Jacques-Alain Miller: Amar verdadeiramente alguém é
acreditar que, ao amá-lo, se alcançará a uma verdade sobre si. Ama-se aquele ou
aquela que conserva a resposta, ou uma resposta, à nossa questão “Quem sou
eu?”.
Psychologies: Por que
alguns sabem amar e outros não?
Jacques-Alain Miller: Alguns sabem provocar o amor no outro,
os serial lovers – se posso dizer – homens e mulheres. Eles sabem quais botões
apertar para se fazer amar. Porém, não necessariamente amam, mais brincam de
gato e rato com suas presas. Para amar, é necessário confessar sua falta e
reconhecer que se tem necessidade do outro, que ele lhe falta. Os que crêem ser
completos sozinhos, ou querem ser, não sabem amar. E, às vezes, o constatam
dolorosamente. Manipulam, mexem os pauzinhos, mas do amor não conhecem nem o
risco, nem as delícias.
Psychologies: “Ser completo sozinho”: só um homem pode
acreditar nisso…
Jacques-Alain Miller: Acertou! “Amar, dizia Lacan, é dar o
que não se tem”. O que quer dizer: amar é reconhecer sua falta e doá-la ao
outro, colocá-la no outro. Não é dar o que se possui, os bens, os presentes: é
dar algo que não se possui, que vai além de si mesmo. Para isso, é preciso se
assegurar de sua falta, de sua “castração”, como dizia Freud. E isso é
essencialmente feminino. Só se ama verdadeiramente a partir de uma posição
feminina. Amar feminiza. É por isso que o amor é sempre um pouco cômico em um
homem. Porém, se ele se deixa intimidar pelo ridículo, é que, na realidade, não
está seguro de sua virilidade.
Psychologies: Amar seria mais difícil para os homens?
Jacques-Alain
Miller: Ah, sim! Mesmo um homem enamorado tem retornos de orgulho,
assaltos de agressividade contra o objeto de seu amor, porque esse amor o
coloca na posição de incompletude, de dependência. É por isso que pode desejar
as mulheres que não ama, a fim de reencontrar a posição viril que coloca em
suspensão quando ama. Esse princípio Freud denominou a “degradação da vida
amorosa” no homem: a cisão do amor e do desejo sexual.

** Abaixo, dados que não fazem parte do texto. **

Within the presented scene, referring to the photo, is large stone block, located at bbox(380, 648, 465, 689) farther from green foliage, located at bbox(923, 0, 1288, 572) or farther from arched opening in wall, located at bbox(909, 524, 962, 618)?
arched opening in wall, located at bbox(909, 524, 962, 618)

Psychologies: E nas mulheres?
Jacques-Alain Miller: É menos habitual. No caso mais
freqüente há desdobramento do parceiro masculino. De um lado, está o amante que
as faz gozar e que elas desejam, porém, há também o homem do amor, feminizado,
funcionalmente castrado. Entretanto, não é a anatomia que comanda: existem as
mulheres que adotam uma posição masculina. E cada vez mais. Um homem para o
amor, em casa; e homens para o gozo, encontrados na Internet, na rua, no trem…

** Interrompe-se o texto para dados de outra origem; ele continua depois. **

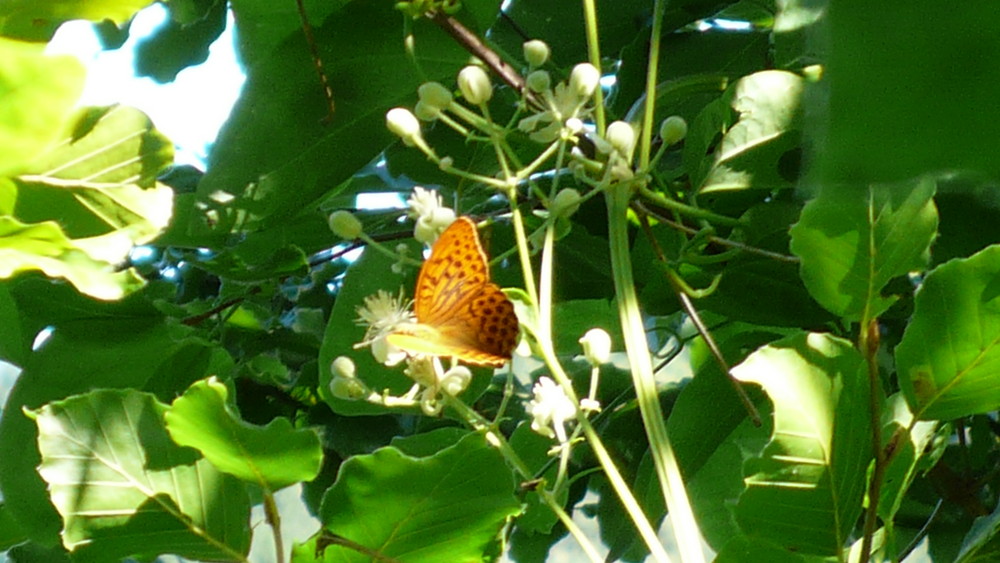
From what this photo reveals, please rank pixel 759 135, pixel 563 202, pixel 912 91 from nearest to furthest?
pixel 912 91 → pixel 563 202 → pixel 759 135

Psychologies: Por que “cada vez mais”?
Jacques-Alain Miller: Os estereótipos socioculturais da
feminilidade e da virilidade estão em plena mutação. Os homens são convidados a
acolher suas emoções, a amar, a se feminizar; as mulheres, elas, conhecem ao
contrário um certo “empuxo-ao-homem”: em nome da igualdade jurídica são
conduzidas a repetir “eu também”. Ao mesmo tempo, os homossexuais reivindicam
os direitos e os símbolos dos héteros, como casamento e filiação. Donde uma
grande instabilidade dos papéis, uma fluidez generalizada do teatro do amor,
que contrasta com a fixidez de antigamente. O amor se torna “líquido”, constata
o sociólogo Zygmunt Bauman. Cada um é levado a inventar seu próprio “estilo de
vida” e a assumir seu modo de gozar e de amar. Os cenários tradicionais caem em
lento desuso. A pressão social para neles se conformar não desapareceu, mas
está em baixa.
Psychologies: “O amor é sempre recíproco”, dizia Lacan. Isso
ainda é verdade no contexto atual? O que significa?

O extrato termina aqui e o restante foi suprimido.